Reprise partielle de Sotralentz: 80 licenciements, quelque 300 emplois sauvés

STRASBOURG, 9 décembre 2016 (AFP) – La justice commerciale a validé vendredi à Strasbourg la reprise partielle de trois filiales du groupe industriel Sotralentz, en difficultés financières, qui prévoit la sauvegarde de quelque 300 emplois, mais entraînera le licenciement d’environ 80 salariés.

La chambre commerciale du tribunal de grande instance de Strasbourg a prononcé la cession de trois des cinq filiales du groupe à trois repreneurs.

Le groupe allemand Sülzle et le groupe breton de plasturgie Agriplas reprendront chacun une partie de Sotralentz Construction, avec quelque 150 des 170 salariés.

Agriplas et le groupe allemand Rikutec (plasturgie) reprendront chacun une partie de Sotralentz Packaging, avec le maintien de 137 emplois sur 153.

Quelque 52 des 62 salariés de la filiale Sotralentz SAS (siège du groupe), qui regroupe les activités de support et les services administratifs seront licenciés.

Une trentaine de salariés des deux autres filiales seront licenciés ou font l’objet de départs volontaires négociés.

La date de prise d’effet des plans de reprise est fixée à lundi.

Sotralentz avait été placé en redressement judiciaire fin septembre.

Basé dans le Bas-Rhin, à Drulingen au nord-ouest de Strasbourg depuis ses origines en 1904 et à Sarralbe (Moselle), Sotralentz fabrique notamment des treillis soudés pour les constructions en béton armé, des pièces de chaudronnerie, des éléments de gros volume pour l’industrie ainsi que des citernes et réservoirs pour le stockage du fioul et de carburants.
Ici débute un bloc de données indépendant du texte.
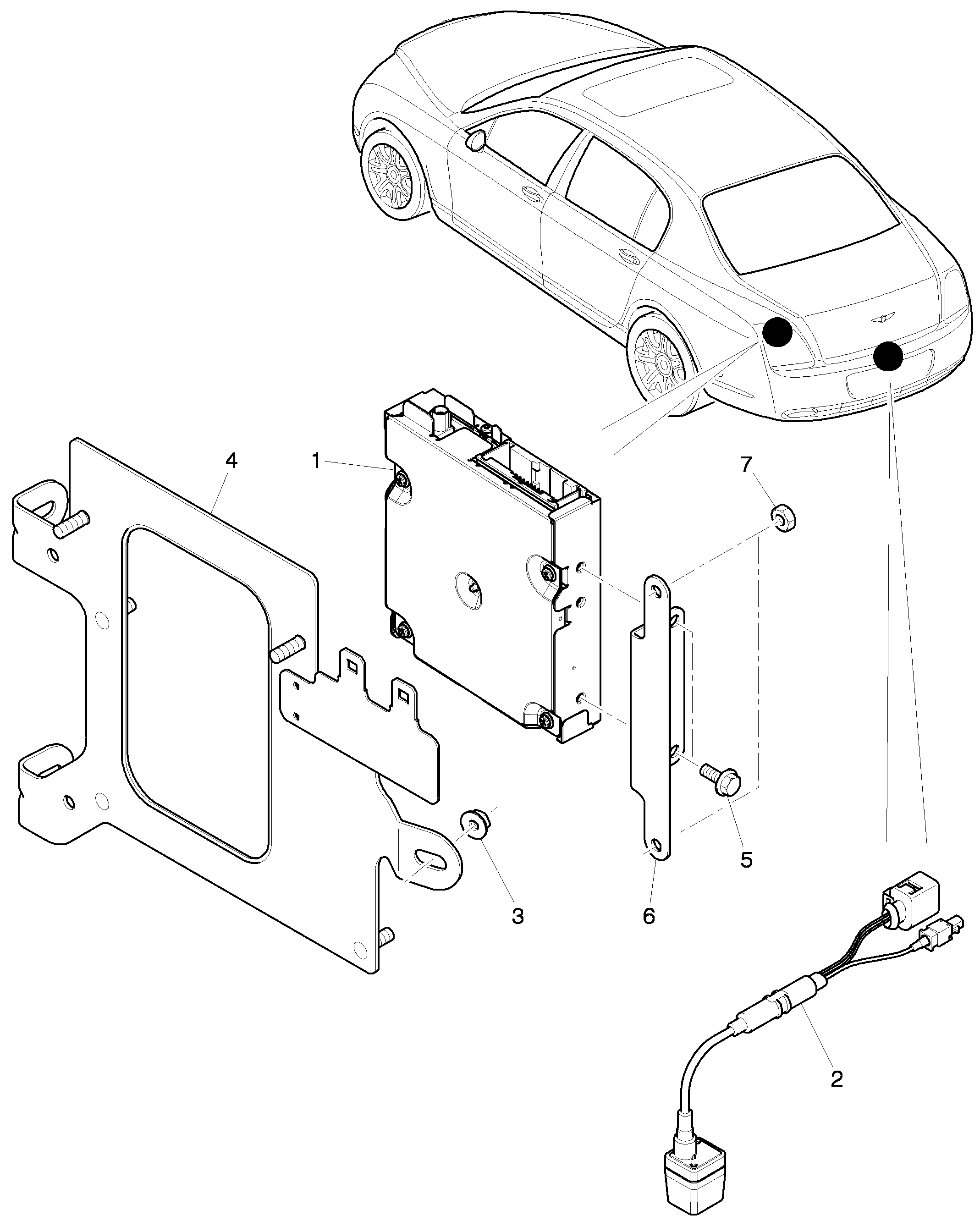 4
1
7
5
3
6
2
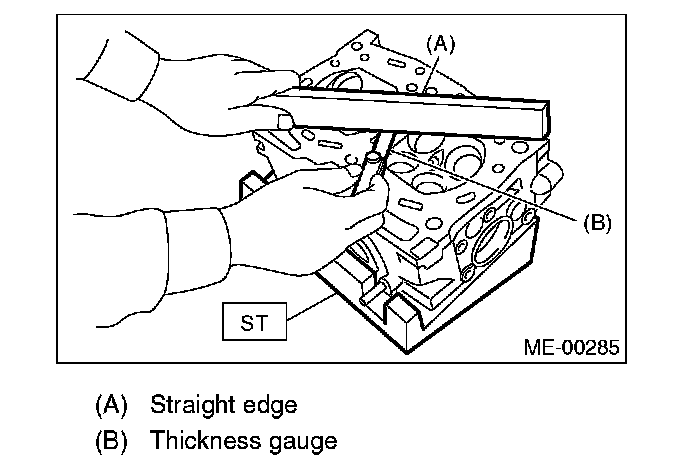 (A)

(B)

ST

ME-00285

(A) Straight edge

(B) Thickness gauge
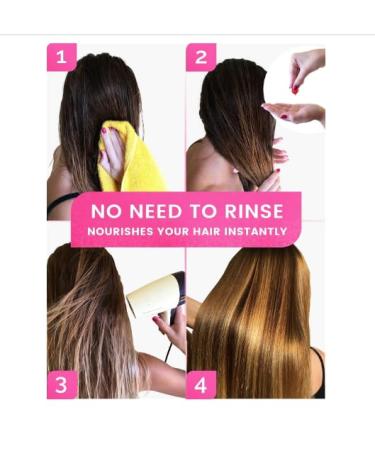 1

2

NO NEED TO RINSE
NOURISHES YOUR HAIR INSTANTLY

3

4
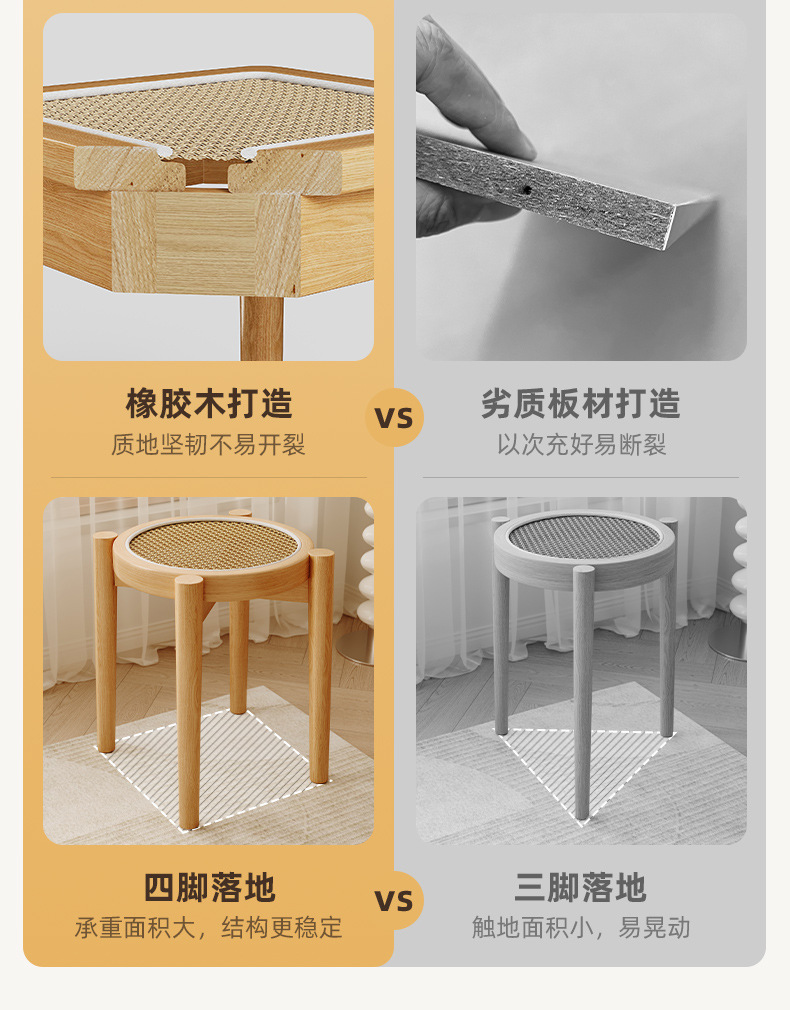 橡胶木打造
质地坚韧不易开裂

VS

劣质板材打造
以次充好易断裂

四脚落地
承重面积大，结构更稳定

VS

三脚落地
触地面积小，易晃动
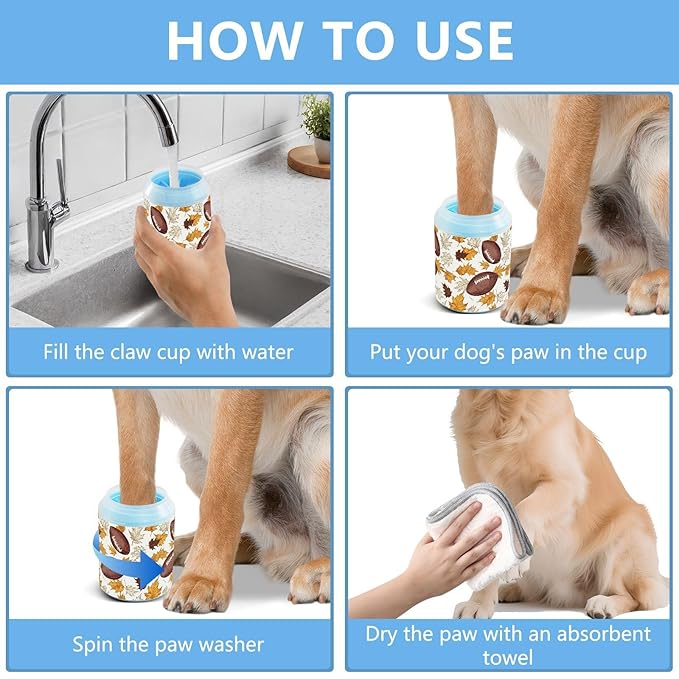 HOW TO USE

Fill the claw cup with water

Put your dog's paw in the cup

Spin the paw washer

Dry the paw with an absorbent towel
Le groupe, présent en Allemagne, Espagne, Pologne et Roumanie, emploie 1.100 salariés en Europe dont 600 en France à travers ses filiales métallurgie, construction, emballage et formation industrielle en soudage.

C’est « un grand soulagement » pour les salariés, a déclaré à l’AFP Elisabeth Mathys, secrétaire du comité d’entreprise et secrétaire CGT de Sotralentz Packaging.

Pour Sotralentz Packaging et Sotralentz Construction, « 95% des emplois sont sauvés », a-t-elle ajouté.

Aujourd’hui « on respire tous, on veut tourner la page sur Sotralentz », a dit la secrétaire du CE de Sotralentz. « L’activité des filiales reprises va continuer. Les carnets de commandes sont pleins. Ce n’est pas un problème d’activité, c’est un problème au niveau de la trésorerie qui était très mauvaise », a souligné Mme Mathys.

La chambre commerciale doit encore examiner les dossiers de deux autres filiales, les plus importantes: Sotralentz métal industrie (SMI, 219 salariés) et Secofab (158 salariés), le 16 janvier prochain.

Pour le moment les deux filiales ne feraient l’objet d’aucune offre de reprise, mais seulement « d’une lettre d’intention » d’un ancien PDG de cet entreprise familiale, selon Elisabeth Mathys.

En 2015, Sotralentz a réalisé 276 millions d’euros de chiffre d’affaires.